##### Brano
Referendum trivelle: “le ragioni delle Regioni”. Parola alla Basilicata!
In vista del referendum abrogativo sulle concessioni petrolifere di domenica 17 aprile, pubblichiamo, per la rubrica “Racconti d’Ambiente“, un estratto dell’e-book “Laudato Sì, Trivelle No“, un appassionante e illuminante raccolta di interventi curata da Alfonso Pecoraro Scanio e Angelo Raffaele Consoli e edita da Aracne Editrice con la formula libera dei creative commons (il libro integrale è scaricabile gratuitamente a questo link). Qui di seguito l’intervento di Piero Lacorazza, Presidente del Consiglio Regionale della Basilicata, dal titolo “Referendum: le ragioni delle regioni“, nella sezione “La verità su questo referendum”.
Per la prima volta un referendum abrogativo di una norma decisa dal Parlamento viene promosso da dieci regioni. Detta così la circostanza suscita sorpresa. Ma come, mi viene chiesto da più parti, le regioni contro il Governo? Un conflitto istituzionale con il Parlamento? In realtà non tutti sanno che più volte, nei mesi scorsi, i rappresentanti delle Assemblee legislative regionali che hanno promosso il referendum hanno evidenziato la necessità di un confronto con il Governo poiché il nostro obbiettivo era cambiare le norme oggetto del referendum e riaffermare il principio di leale collaborazione fra Stato e regioni nell’interesse generale del Paese. Abbiamo chiesto più volte al Governo di ragionare insieme, ma non abbiamo ottenuto nessuna risposta.
##########
##### Materiale
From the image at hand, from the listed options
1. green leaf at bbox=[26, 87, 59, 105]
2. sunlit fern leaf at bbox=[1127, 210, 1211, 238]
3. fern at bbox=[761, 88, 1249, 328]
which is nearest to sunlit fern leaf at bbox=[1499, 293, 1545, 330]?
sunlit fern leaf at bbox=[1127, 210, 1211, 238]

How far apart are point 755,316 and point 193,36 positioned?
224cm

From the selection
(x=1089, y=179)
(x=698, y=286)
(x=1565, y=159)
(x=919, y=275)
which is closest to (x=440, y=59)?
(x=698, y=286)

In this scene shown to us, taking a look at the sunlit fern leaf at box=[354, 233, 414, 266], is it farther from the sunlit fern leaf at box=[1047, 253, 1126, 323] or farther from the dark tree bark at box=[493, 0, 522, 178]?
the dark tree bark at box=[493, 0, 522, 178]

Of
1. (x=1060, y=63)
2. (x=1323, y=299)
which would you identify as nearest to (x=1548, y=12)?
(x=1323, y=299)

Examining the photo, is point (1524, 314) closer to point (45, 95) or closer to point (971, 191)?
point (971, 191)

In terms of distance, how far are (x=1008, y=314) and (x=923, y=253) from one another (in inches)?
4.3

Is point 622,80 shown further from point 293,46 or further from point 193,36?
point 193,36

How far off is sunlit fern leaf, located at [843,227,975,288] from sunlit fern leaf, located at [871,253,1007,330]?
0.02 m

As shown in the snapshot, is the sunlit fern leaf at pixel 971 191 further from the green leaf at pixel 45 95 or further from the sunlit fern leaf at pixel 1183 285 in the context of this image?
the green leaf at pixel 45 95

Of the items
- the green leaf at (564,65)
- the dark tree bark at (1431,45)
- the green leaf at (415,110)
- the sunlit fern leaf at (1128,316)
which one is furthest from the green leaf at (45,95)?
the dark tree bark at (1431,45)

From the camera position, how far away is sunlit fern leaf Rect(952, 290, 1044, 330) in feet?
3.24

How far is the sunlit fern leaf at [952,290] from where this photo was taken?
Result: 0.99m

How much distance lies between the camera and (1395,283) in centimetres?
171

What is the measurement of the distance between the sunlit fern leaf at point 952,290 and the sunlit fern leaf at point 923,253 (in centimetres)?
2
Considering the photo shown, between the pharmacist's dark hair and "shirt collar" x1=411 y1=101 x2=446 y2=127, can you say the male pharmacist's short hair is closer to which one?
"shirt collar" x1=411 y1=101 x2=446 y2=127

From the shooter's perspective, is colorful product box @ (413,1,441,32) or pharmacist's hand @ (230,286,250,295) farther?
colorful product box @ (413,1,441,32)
##########
**Sfida**
Trascrivi fedelmente il brano sul referendum da «Per la prima» a «ottenuto nessuna risposta.». I record sono materiale a sé, separato dal brano.

**Risultato**
Per la prima volta un referendum abrogativo di una norma decisa dal Parlamento viene promosso da dieci regioni. Detta così la circostanza suscita sorpresa. Ma come, mi viene chiesto da più parti, le regioni contro il Governo? Un conflitto istituzionale con il Parlamento? In realtà non tutti sanno che più volte, nei mesi scorsi, i rappresentanti delle Assemblee legislative regionali che hanno promosso il referendum hanno evidenziato la necessità di un confronto con il Governo poiché il nostro obbiettivo era cambiare le norme oggetto del referendum e riaffermare il principio di leale collaborazione fra Stato e regioni nell’interesse generale del Paese. Abbiamo chiesto più volte al Governo di ragionare insieme, ma non abbiamo ottenuto nessuna risposta.